Self defense is about defending yourself. We’ve already covered how to try to avoid and exit a situation before it becomes violent. We’ve also covered how to block an attack from an opponent.
In the end of that article, we briefly covered the simple punch. Here, we’re going to do a deep dive on how and where to land a punch – in case that’s what you have to do to keep yourself safe.
It Starts with a Fist
The punch, and some blocks that we introduced in another of our self defense articles, starts with the humble fist. The fist may just sound like the lump at the end of your arm, but if you don’t have a proper fist, you can end up with a broken hand.
Start with a flat hand. Bend ninety-degrees where the fingers meet the hand, then at the next knuckle. That’s it. It can be tempting to tuck your fingertips into your fist, but with this formation a punch can drive your fingernails into your palm.

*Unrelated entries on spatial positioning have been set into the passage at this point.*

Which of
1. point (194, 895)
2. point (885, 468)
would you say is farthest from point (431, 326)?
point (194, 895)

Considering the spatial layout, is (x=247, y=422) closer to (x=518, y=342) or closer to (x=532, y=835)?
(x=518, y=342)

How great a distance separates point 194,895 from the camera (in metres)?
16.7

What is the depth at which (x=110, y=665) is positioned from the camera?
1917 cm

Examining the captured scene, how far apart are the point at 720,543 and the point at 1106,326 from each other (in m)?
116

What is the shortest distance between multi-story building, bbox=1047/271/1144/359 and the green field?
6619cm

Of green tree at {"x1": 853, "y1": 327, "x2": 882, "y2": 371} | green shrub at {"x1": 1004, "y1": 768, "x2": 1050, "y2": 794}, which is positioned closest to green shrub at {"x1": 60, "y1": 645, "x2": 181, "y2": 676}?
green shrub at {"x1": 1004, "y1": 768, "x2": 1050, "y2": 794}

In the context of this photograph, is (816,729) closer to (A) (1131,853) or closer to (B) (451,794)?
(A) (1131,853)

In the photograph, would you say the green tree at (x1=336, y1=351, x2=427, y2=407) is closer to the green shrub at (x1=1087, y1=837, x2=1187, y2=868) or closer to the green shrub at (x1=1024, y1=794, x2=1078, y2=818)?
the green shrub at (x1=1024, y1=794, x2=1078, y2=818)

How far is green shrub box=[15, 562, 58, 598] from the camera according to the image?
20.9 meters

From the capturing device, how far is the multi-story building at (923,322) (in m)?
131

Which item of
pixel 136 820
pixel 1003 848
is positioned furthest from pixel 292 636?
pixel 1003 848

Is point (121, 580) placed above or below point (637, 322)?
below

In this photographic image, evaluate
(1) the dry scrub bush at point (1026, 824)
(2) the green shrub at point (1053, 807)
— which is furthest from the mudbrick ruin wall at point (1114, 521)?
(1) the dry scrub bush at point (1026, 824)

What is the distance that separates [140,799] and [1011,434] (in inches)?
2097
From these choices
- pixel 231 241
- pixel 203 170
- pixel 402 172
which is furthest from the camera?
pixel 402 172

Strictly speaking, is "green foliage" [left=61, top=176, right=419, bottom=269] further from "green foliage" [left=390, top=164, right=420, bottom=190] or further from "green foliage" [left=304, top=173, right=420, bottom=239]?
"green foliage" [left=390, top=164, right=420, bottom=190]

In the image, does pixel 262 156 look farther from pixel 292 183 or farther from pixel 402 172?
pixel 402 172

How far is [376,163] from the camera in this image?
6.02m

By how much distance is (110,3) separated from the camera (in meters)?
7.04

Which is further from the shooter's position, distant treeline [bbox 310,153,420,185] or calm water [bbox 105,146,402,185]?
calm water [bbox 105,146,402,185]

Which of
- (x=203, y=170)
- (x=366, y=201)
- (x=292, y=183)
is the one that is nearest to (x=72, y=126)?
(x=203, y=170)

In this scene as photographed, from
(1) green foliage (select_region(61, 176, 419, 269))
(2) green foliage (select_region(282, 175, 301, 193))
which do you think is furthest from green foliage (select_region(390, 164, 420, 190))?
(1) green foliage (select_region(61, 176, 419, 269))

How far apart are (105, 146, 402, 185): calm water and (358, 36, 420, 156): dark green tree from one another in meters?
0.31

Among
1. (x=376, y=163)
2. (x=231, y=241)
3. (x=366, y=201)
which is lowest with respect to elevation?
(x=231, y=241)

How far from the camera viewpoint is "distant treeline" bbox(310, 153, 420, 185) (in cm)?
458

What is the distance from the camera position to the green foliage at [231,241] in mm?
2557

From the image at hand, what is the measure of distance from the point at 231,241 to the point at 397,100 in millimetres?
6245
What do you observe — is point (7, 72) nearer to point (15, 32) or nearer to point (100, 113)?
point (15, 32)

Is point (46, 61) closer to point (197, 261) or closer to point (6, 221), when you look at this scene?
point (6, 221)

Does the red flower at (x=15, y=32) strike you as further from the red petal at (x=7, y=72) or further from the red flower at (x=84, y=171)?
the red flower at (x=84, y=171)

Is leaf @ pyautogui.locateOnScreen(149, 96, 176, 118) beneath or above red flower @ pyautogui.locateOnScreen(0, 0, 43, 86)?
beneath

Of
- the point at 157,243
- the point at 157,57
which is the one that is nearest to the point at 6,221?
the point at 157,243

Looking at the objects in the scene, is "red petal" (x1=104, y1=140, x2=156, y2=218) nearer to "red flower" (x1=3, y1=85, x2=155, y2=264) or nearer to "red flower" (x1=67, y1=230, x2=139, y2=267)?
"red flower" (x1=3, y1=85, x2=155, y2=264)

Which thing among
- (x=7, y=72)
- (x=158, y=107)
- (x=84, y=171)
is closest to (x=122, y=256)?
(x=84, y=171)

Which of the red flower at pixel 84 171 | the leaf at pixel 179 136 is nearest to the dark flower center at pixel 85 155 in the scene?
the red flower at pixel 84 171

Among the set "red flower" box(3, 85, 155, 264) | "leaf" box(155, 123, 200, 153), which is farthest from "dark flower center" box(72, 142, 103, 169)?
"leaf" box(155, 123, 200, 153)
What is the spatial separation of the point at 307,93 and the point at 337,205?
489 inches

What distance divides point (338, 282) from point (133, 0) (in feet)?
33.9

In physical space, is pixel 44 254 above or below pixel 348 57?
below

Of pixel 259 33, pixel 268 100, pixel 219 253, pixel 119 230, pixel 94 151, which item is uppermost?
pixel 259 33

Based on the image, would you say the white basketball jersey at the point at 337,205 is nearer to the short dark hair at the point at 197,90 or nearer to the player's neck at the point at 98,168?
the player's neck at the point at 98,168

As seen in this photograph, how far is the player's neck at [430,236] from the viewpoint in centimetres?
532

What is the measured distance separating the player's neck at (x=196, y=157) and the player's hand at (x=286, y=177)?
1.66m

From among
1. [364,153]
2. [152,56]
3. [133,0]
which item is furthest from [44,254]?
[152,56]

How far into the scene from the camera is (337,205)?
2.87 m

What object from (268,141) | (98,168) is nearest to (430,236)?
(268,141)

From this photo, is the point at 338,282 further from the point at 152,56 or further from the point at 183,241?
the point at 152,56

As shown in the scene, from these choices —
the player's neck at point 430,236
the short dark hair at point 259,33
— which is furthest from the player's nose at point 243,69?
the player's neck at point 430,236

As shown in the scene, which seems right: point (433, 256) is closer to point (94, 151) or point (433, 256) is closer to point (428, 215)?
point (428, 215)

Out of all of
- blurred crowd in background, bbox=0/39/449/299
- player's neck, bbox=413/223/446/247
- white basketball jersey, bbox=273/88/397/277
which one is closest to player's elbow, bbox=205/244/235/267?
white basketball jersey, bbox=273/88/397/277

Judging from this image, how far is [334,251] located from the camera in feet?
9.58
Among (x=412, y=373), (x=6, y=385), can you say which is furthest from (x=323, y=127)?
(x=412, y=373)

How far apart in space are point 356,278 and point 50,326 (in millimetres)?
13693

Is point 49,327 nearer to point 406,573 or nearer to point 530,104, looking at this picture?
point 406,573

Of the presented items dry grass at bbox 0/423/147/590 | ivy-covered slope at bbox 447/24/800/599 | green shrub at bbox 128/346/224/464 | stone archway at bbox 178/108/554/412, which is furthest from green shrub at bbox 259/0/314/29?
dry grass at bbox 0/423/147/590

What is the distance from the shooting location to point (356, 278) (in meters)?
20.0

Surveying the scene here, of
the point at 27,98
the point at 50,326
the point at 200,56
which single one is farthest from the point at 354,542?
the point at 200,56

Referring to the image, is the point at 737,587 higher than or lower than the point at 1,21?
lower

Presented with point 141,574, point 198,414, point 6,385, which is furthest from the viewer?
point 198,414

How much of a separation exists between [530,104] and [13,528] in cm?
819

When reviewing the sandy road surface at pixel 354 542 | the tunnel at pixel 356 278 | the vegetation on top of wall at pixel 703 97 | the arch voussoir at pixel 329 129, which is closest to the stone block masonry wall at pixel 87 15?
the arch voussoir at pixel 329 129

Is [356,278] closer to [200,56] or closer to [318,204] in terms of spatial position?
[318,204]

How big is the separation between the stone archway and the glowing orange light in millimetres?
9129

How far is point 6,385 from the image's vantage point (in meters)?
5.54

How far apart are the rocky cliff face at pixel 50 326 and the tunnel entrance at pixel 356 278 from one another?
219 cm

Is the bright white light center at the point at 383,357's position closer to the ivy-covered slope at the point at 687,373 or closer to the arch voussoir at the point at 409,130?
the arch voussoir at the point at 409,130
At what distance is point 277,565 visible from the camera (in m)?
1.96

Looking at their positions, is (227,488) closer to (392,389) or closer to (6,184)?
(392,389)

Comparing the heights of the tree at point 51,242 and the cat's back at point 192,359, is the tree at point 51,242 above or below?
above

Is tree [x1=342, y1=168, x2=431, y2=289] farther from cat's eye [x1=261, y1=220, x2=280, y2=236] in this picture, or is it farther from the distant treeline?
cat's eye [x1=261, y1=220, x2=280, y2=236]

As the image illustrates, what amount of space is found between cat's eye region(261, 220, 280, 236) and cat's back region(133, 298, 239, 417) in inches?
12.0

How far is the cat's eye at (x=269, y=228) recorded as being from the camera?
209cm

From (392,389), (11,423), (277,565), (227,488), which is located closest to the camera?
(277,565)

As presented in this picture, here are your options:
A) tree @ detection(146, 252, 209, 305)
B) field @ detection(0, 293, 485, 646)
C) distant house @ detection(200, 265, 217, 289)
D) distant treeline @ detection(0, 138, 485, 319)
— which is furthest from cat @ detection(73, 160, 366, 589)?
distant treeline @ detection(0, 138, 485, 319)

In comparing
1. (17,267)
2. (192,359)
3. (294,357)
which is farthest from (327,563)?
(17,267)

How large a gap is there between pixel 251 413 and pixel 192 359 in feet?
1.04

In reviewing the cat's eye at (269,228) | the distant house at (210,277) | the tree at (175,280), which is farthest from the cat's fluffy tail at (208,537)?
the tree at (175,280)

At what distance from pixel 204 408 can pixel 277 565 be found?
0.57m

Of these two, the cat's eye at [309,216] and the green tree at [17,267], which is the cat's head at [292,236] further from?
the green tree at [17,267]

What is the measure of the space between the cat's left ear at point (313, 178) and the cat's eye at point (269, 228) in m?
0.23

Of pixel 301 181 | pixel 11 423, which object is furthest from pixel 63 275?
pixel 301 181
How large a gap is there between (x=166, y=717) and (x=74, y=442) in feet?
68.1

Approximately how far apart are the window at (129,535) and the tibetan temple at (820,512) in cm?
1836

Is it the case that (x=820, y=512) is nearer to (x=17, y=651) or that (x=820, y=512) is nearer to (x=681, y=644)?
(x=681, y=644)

Your thumb should be curved and laying over your fingertips. If your thumb is on the inside of your fist, it can be broken or dislocated when the punch lands. If your thumb is sticking out of your fist, it can connect before the fist does. The prospect of describing the consequences of that particular mistake is enough to turn my stomach.
Your fist should be in a straight line out from your elbow. When a punch lands, the same force going into your target travels back into your fist and arm. If your wrist is at the wrong angle, you can dislocate the delicate bones that make up the wrist and the base of the hand. In fact, that’s fairly likely to happen even if you have good form. But, we’ll get back to preventing that.
On the topic of force, a punch – or any strike – does its best work when it delivers maximum force through minimum surface area. The area of the fist that you want to touch the target first are the knuckles.
You’ve Got to Know How to Use it
So, you’ve got your fist. Next on the checklist is delivering it. “Prep” your fist by bringing it to your side with the fist “upside down” – so that when you look down you see your fingertips rather than the top of your hand. Turn your body at the hips toward the fist that you’re prepping and have the opposite foot forward.
When you punch, punch with your whole body. Step into the punch while unwinding at the hips. As your fist moves forward, rotate it from the elbow so that when your punch is done your fist has “flipped” so the top of your hand is on top.
Under the Skin
This blog has been getting into self defense titles recently, but let’s get back to our roots for a moment and talk about the muscles involved in the perfect punch. That way, if you want to throw yourself into self defense, you can target these muscles in your workout.
We know that we told you to “punch with your whole body” but we’ll just focus on the upper body muscles because the lower body muscles are just involved in the action of stepping forward.
As for the core, the oblique muscles, deep to the lats and abs and running around the sides of the body, are primarily responsible for the rotation at the hip (Caciolo, p.16).
Further up the body, the pecs in the chest, the traps, delts, and other major muscles of the back, and the muscles that make up the rotator cuff are heavily involved in throwing and directing the punch.
Once we get into the actual arm, the tricep that runs along the back of the upper arm is a major player (ibid, p. 4). The muscles of the lower arm would be almost completely uninvolved, but the concept of rotating the punch as you throw it incorporates these muscles as well.
So, the moving parts in a punch work in terms of physics to put more of your weight into your attack. At an anatomical level, they work in more muscles generating more force than would be the case if you were simply throwing a punch from the shoulder while standing still. It’s details like that that make martial arts more than simple self defense.
Perfecting Your Punch
Now that we understand the muscles that make up the perfect punch, here are some workouts that the self defense-minded individual can do to make sure that, that punch delivers.
The Russian Twist and the Bird Dog are both exercises spelled out in our article on core exercises. Essentially a modified crunch and a modified plank, respectively, these exercises workout your obliques.
For your upper arms, Rowing and tricep extensions are particularly valuable for developing your shoulders and arms. Rowing also works the back and core. Pec flies, if done properly, can also work out your chest as well into your shoulders and upper arms.
A pushup modification that puts your weight on your knuckles is particularly good for getting your knuckles and lower arms used to bearing force. They also help to condition your knuckles, as does heavy-bag work. If you continue down the road of self defense, the heavy-bag should definitely become your friend.
Learning More about Self Defense
If you’ve been following along with our other self defense articles, you know that we draw heavily from martial arts. So you may be wondering: punching isn’t all that there is, is there?
Of course not. Most martial arts have a few basic hand-strikes and a rich arsenal of kicks. However, getting a powerful, well-aimed kick is incredibly hard and it’s better not to throw one at all than it is to throw one and not have it land.
While we’re sticking to the simpler stuff in this article, we encourage you to explore more advanced techniques in a studio with an expert. Gyms, dojos, fitness centers, community centers, and colleges across the country host classes where you can learn and practice more advanced self defense techniques.
Check your phone book, local newspaper, or favorite search engine for self defense education opportunities near you.